_Texte à examiner_:
>>>>
Corinne Lepage : J’apprécie que le Premier ministre ait saisi le Conseil d’État, car ce n’était pas une obligation. Je considère que seule la recherche peut justifier le maintien de Superphénix. Le sujet est d’actualité et le dossier est au Conseil d’État pour avis.
Date : 17 avril 1997
Source : Le Parisien
Le Parisien : Cette fois, l’article 12 de votre loi sur l’air, qui prévoit des restrictions de la circulation les jours de pics de pollution, va vraiment devenir opérationnel…
Corinne Lepage : Oui, les choses sont allées vite. Je me réjouis de voir que la région Île-de-France est la première à appliquer cette disposition. J’ai rencontré les préfets concernés il y a trois semaines. Pour la région parisienne, un arrêté interpréfectoral doit être signé sous peu (NDLR : le plan antipollution sera rendu public lundi 21 avril). J’espère que les autres métropoles françaises vont suivre rapidement cet exemple.
Le Parisien : Le texte de loi laisse une large autonomie aux préfets pour prendre les mesures qu’ils jugent utiles…
Corinne Lepage : Parfaitement. Ils ont seulement une obligation de résultat : faire baisser le niveau de pollution en restreignant la circulation automobile.
<<<<
_Informations extraites_:
>>>>
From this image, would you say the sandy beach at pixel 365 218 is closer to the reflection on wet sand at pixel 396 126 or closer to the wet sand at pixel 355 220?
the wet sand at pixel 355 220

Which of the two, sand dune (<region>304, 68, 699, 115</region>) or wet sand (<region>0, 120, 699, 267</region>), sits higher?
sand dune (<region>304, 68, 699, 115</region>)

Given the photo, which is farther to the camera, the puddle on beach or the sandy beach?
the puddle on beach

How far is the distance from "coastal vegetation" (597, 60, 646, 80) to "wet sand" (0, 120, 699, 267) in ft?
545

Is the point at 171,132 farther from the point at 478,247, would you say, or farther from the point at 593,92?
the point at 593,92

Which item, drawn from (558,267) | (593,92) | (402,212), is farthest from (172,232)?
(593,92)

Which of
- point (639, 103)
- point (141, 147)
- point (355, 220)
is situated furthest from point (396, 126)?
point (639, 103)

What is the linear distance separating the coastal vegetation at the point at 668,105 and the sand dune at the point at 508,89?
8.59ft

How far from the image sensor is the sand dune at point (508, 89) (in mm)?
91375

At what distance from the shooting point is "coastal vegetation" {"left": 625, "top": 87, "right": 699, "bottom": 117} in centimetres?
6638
<<<<
>>>>
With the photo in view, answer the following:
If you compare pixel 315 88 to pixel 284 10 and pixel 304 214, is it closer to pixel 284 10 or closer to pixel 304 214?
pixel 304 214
<<<<
>>>>
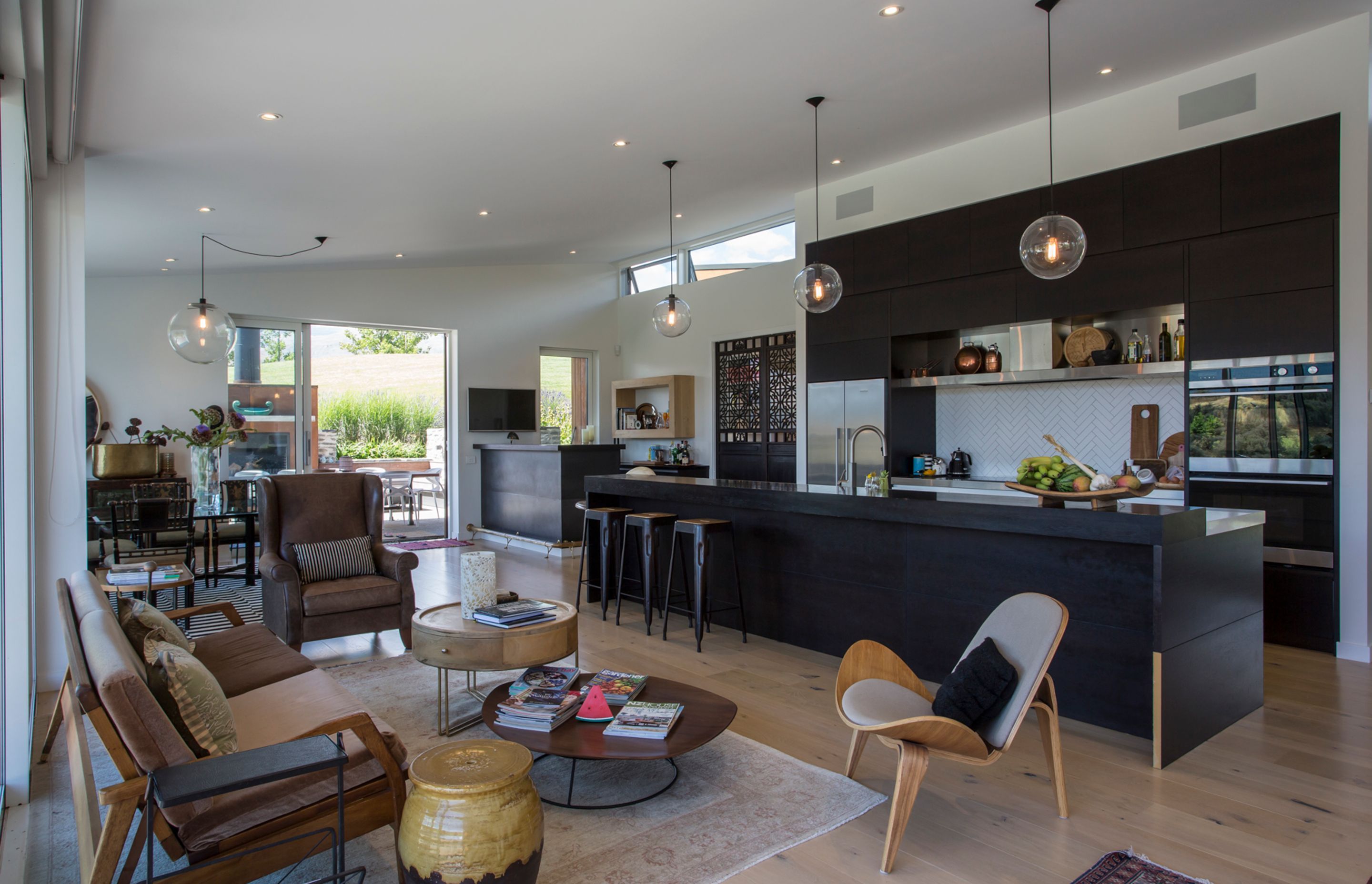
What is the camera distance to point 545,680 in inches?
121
<<<<
_Consigne 1_:
Relevez dans le texte à examiner la première phrase de chaque prise de parole de Corinne Lepage.
_Consigne 2_:
Recopiez le passage du texte à examiner qui s’ouvre sur les mots « Corinne Lepage : J’apprécie » et se ferme sur « d’État pour avis. ».

_Réponse rédigée 1_:
- J’apprécie que le Premier ministre ait saisi le Conseil d’État, car ce n’était pas une obligation.
- Oui, les choses sont allées vite.
- Parfaitement.

_Réponse rédigée 2_:
Corinne Lepage : J’apprécie que le Premier ministre ait saisi le Conseil d’État, car ce n’était pas une obligation. Je considère que seule la recherche peut justifier le maintien de Superphénix. Le sujet est d’actualité et le dossier est au Conseil d’État pour avis.